Towards the end of the 1878-79 season the club, in the hopes of getting extra revenue, arranged to play a match by artificial light, but unfortunately one of four lights failed, and the performance of another was uncertain. As a result the spectators caused a great deal of damage to the shrubs and walks and the Corporation reacted angrily by giving the Club notice to quit.
This notice was subsequently withdrawn following a petition signed by 3,000 citizens, and all seems to have been sweetness and light again until the 1890-91 season, when the Corporation had reason once more to be upset. In preparation for a clash against Swansea, officials attempted to thaw out a heavy frost by acquiring loads of salt, with which they liberally sprinkled the pitch. It worked fine, the game was played and won by Gloucester, but it turned out that far too much salt had been used and it ruined the grass…and the Club quickly received its second notice to quit.
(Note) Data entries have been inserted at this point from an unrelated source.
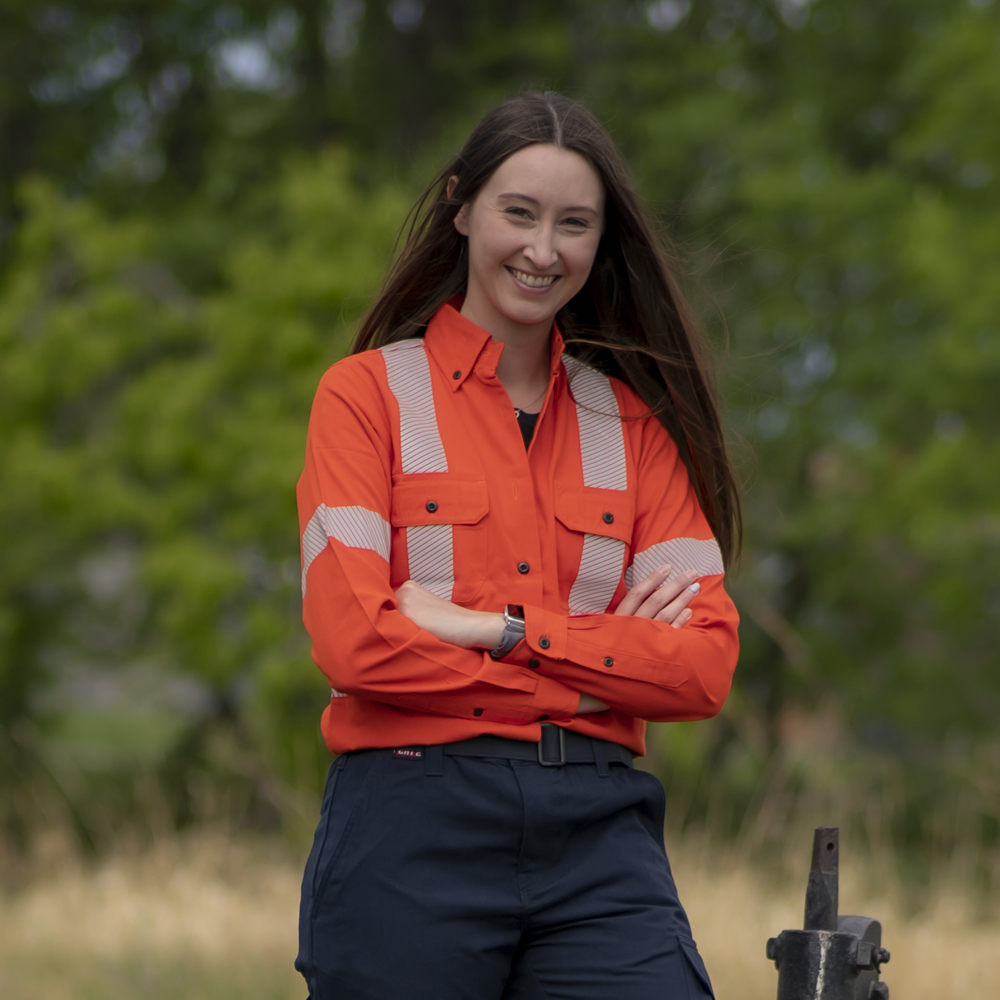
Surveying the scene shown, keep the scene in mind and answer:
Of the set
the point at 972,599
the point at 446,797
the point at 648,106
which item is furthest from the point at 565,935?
the point at 648,106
This was a severe blow, but in the end it proved to be a blessing in disguise, as previous attempts to purchase a new ground had been unsuccessful, and the crisis led to a move to form a company for this express purpose. The site chosen was on what was known as the Castle Grim estate in Deans Walk; the purchase was quickly made, and work immediately started to prepare the pitch. The formal opening of Kingsholm took place on 10 October 10 1891.